_TASK ITEM_
Without the pictures, copy all the entries below exactly.
** DATA UNDER STUDY follows **
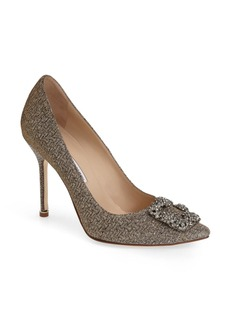 Manolo Blahnik 'Hangisi' Jeweled Pump (Women)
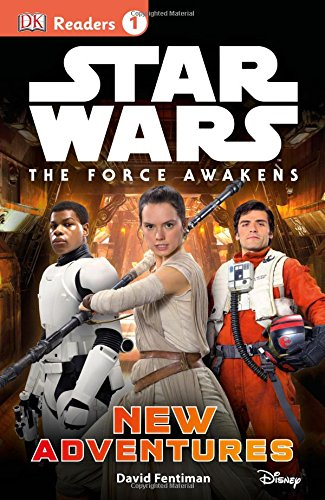 Star Wars: The Force Awakens <br> Level 1 Reader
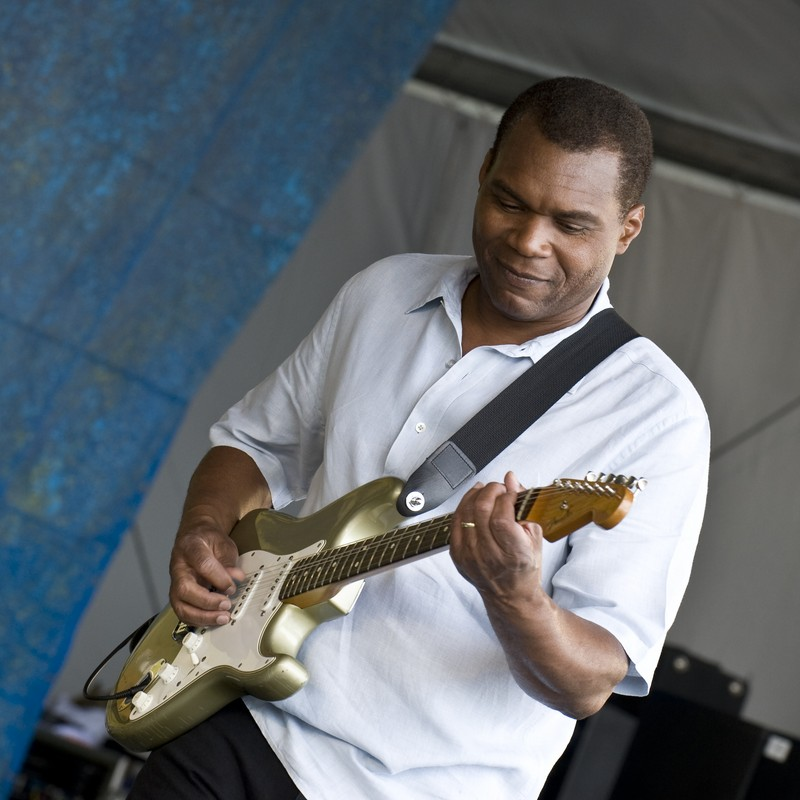 Robert Cray Band Tickets Show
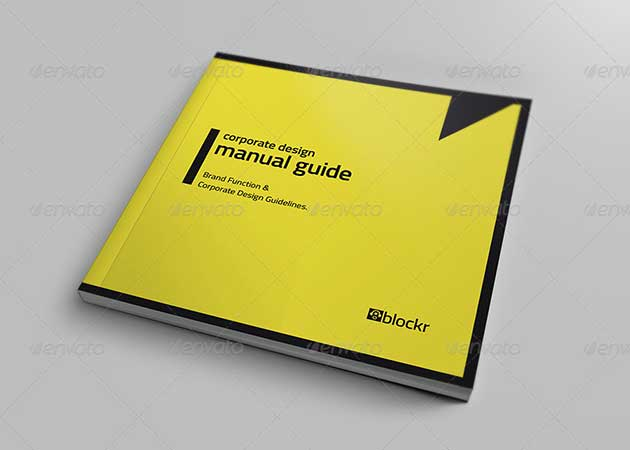Corporate Guide Design Template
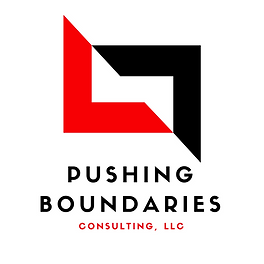 Rick Jetter and Rebecca Coda from Pushing Boundaries Educational Consulting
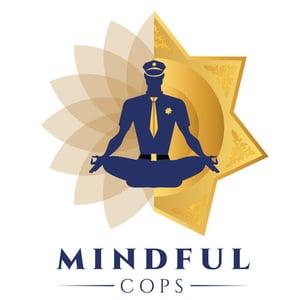 Mindful Cops
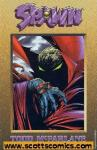 Spawn TPB (1995 -1996 1st Edition)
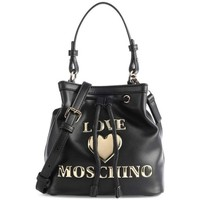 Sacs Femme Sacs porté main Love Moschino JC4058PP1DLF0000 Noir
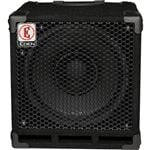 Eden EX112 Bass Guitar Amplifier Cabinet 1x12 Inch 300 Watts 4 Ohms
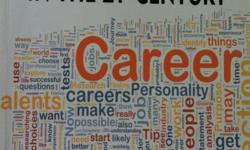 "second hand book�""work and careers in the 21st"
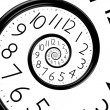 Infinity time spiral clock — Stock Photo #33398787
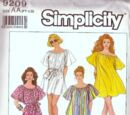 Simplicity 9209 B
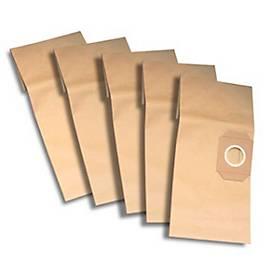 Papieren stofzuigerzakken, 5 stuks
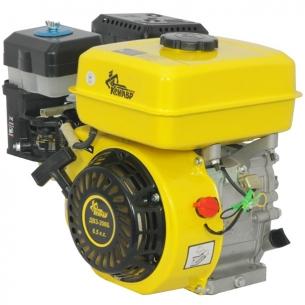 Двигатель бензиновый Кентавр ДВЗ-210Б (шпонка)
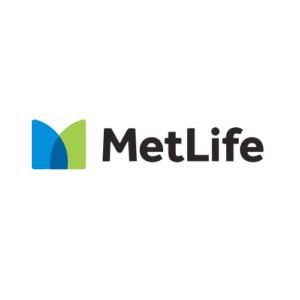 Insurance-Partner-Metlife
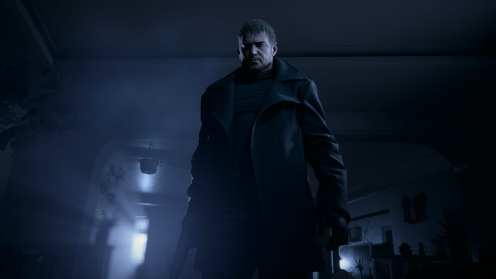 Resident Evil Village (2)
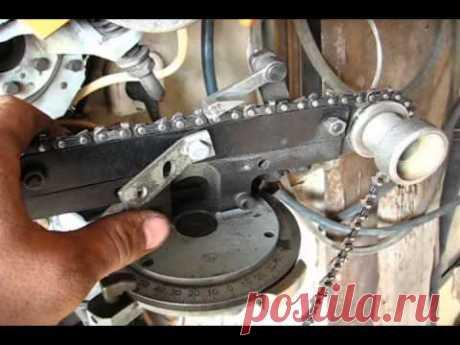 Как заточить цепь бензопилы \How to hone a chain of chainsaw - YouTube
** End of DATA UNDER STUDY **
_RESULT OF THE EXERCISE_
 Manolo Blahnik 'Hangisi' Jeweled Pump (Women)
 Star Wars: The Force Awakens <br> Level 1 Reader
 Robert Cray Band Tickets Show
Corporate Guide Design Template
 Rick Jetter and Rebecca Coda from Pushing Boundaries Educational Consulting
 Mindful Cops
 Spawn TPB (1995 -1996 1st Edition)
 Sacs Femme Sacs porté main Love Moschino JC4058PP1DLF0000 Noir
 Eden EX112 Bass Guitar Amplifier Cabinet 1x12 Inch 300 Watts 4 Ohms
 "second hand book�""work and careers in the 21st"
 Infinity time spiral clock — Stock Photo #33398787
 Simplicity 9209 B
 Papieren stofzuigerzakken, 5 stuks
 Двигатель бензиновый Кентавр ДВЗ-210Б (шпонка)
 Insurance-Partner-Metlife
 Resident Evil Village (2)
 Как заточить цепь бензопилы \How to hone a chain of chainsaw - YouTube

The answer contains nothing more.